By Friday morning, it was clear to everybody involved that First Republic had no option other than a government takeover, the people said. First Republic’s stock closed Friday down another 43 percent and continued falling in extended trading.
First Republic was worth just $650 million as of Friday afternoon, down from more than $20 billion before the March crisis, a reflection of investors’ realization that shareholders could be wiped out.
A sale to a larger bank would likely mean that all of First Republic’s deposits are protected since they would become accounts at the acquiring bank. That includes uninsured deposits, which stood at $50 billion at the end of March — a sum that includes the $30 billion from the 11 big banks.
By seeking to line up a buyer for First Republic before formally putting the bank into receivership, regulators appear to be hoping to avoid the tumult that characterized the fall of Silicon Valley Bank. It took several weeks for government officials to sell that bank’s remnants to First Citizens BancShares, in a deal that included about $72 billion in loans at a deeply discounted price.

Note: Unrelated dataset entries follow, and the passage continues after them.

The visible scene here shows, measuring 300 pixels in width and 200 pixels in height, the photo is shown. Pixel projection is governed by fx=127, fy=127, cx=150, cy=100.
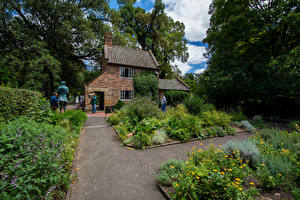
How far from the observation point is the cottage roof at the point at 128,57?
638 inches

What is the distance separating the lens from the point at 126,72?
17.0 meters

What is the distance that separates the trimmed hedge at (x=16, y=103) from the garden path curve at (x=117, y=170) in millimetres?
2449

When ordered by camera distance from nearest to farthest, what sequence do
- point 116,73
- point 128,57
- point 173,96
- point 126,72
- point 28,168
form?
1. point 28,168
2. point 116,73
3. point 126,72
4. point 128,57
5. point 173,96

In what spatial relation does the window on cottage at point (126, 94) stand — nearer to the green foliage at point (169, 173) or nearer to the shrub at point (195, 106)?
the shrub at point (195, 106)

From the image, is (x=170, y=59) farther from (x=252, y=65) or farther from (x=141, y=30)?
(x=252, y=65)

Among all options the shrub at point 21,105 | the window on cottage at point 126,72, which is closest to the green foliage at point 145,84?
the window on cottage at point 126,72

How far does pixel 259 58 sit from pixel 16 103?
794 inches

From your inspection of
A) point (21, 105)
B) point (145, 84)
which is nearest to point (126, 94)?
point (145, 84)

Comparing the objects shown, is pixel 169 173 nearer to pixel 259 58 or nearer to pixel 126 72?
pixel 126 72

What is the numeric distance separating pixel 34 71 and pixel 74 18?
312 inches

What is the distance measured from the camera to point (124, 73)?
16844 millimetres

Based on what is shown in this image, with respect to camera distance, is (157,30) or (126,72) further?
(157,30)

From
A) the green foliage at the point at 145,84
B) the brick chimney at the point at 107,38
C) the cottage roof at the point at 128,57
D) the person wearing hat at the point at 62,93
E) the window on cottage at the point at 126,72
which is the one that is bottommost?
the person wearing hat at the point at 62,93

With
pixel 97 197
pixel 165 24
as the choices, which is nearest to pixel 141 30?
pixel 165 24
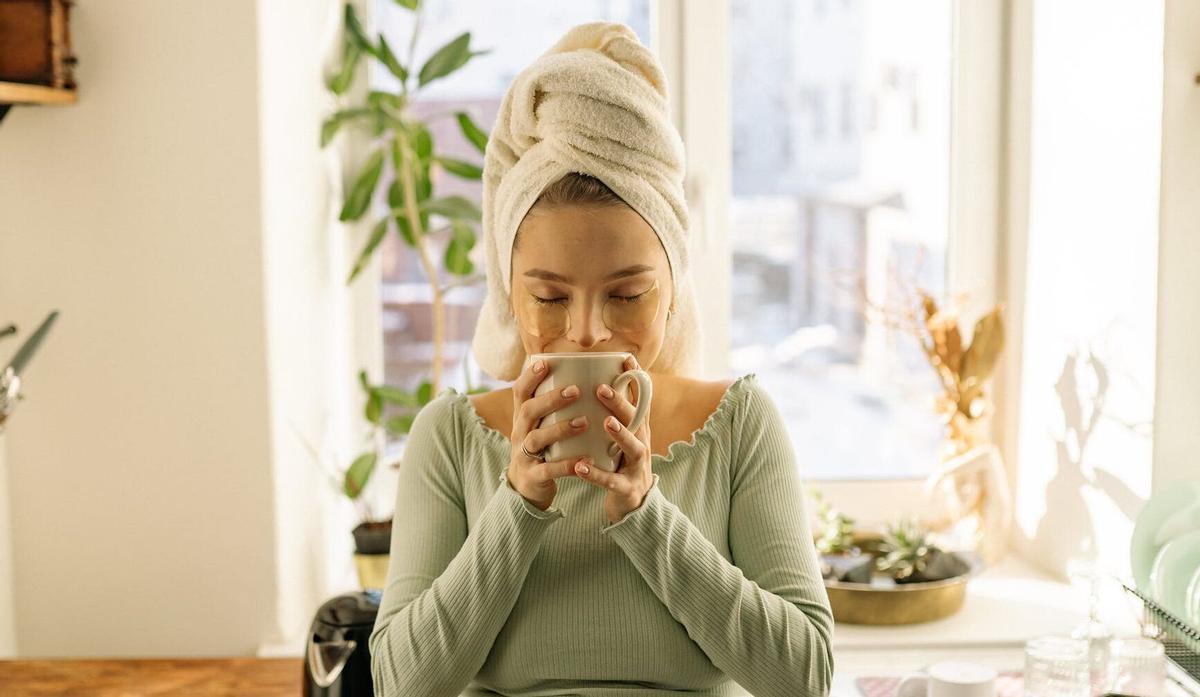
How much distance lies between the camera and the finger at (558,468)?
1.01 meters

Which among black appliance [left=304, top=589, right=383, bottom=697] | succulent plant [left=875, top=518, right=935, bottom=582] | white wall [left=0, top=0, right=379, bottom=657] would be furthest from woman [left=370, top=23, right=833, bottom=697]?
succulent plant [left=875, top=518, right=935, bottom=582]

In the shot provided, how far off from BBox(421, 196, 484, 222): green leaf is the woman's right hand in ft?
3.94

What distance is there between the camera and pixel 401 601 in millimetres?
1180

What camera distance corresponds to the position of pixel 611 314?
115 cm

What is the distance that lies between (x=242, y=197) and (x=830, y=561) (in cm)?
114

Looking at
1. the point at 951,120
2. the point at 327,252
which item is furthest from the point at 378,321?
the point at 951,120

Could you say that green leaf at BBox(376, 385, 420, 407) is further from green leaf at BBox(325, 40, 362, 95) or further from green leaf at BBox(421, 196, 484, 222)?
green leaf at BBox(325, 40, 362, 95)

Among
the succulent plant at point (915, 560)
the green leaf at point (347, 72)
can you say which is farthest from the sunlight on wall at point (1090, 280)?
the green leaf at point (347, 72)

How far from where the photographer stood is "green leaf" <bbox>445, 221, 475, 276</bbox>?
2.23 m

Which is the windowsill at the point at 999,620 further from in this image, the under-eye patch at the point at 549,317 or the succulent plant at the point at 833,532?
the under-eye patch at the point at 549,317

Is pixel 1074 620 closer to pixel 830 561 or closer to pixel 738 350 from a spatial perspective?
pixel 830 561

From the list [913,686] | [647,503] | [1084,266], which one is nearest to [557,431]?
[647,503]

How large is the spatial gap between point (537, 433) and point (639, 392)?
0.09 m

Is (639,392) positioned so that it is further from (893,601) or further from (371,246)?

And the government appeared to be learning from the fall of Silicon Valley Bank in another way: The information it provided on First Republic’s financial situation to potential buyers was much more detailed than what it provided in the case of Silicon Valley Bank, according to one of the people familiar with the matter. Government officials spent additional time putting together a more cleaned-up set of facts that mapped out the bank’s relationships and risks.
The government prefers to find a buyer for a failed bank as quickly as possible to minimize potential losses to the government’s deposit insurance fund. The longer it takes to find a buyer, the more likely that customers and employees will abandon a failed bank, leaving behind a rapidly withering business.
PNC, one of the country’s largest regional banks that is based in Pittsburgh, had previously considered buying First Republic. But PNC couldn’t make a deal work because it would have to take on large losses from First Republic’s relatively low-rate home mortgages and other loans, according to one of the people. The challenges of accounting for First Republic’s loans put off other potential buyers, too.
JPMorgan’s chief executive, Jamie Dimon, was a key architect of the plan to inject $30 billion into First Republic Bank. During the 2008 financial crisis, Dimon led the rescue of two banks — Bear Stearns and Washington Mutual.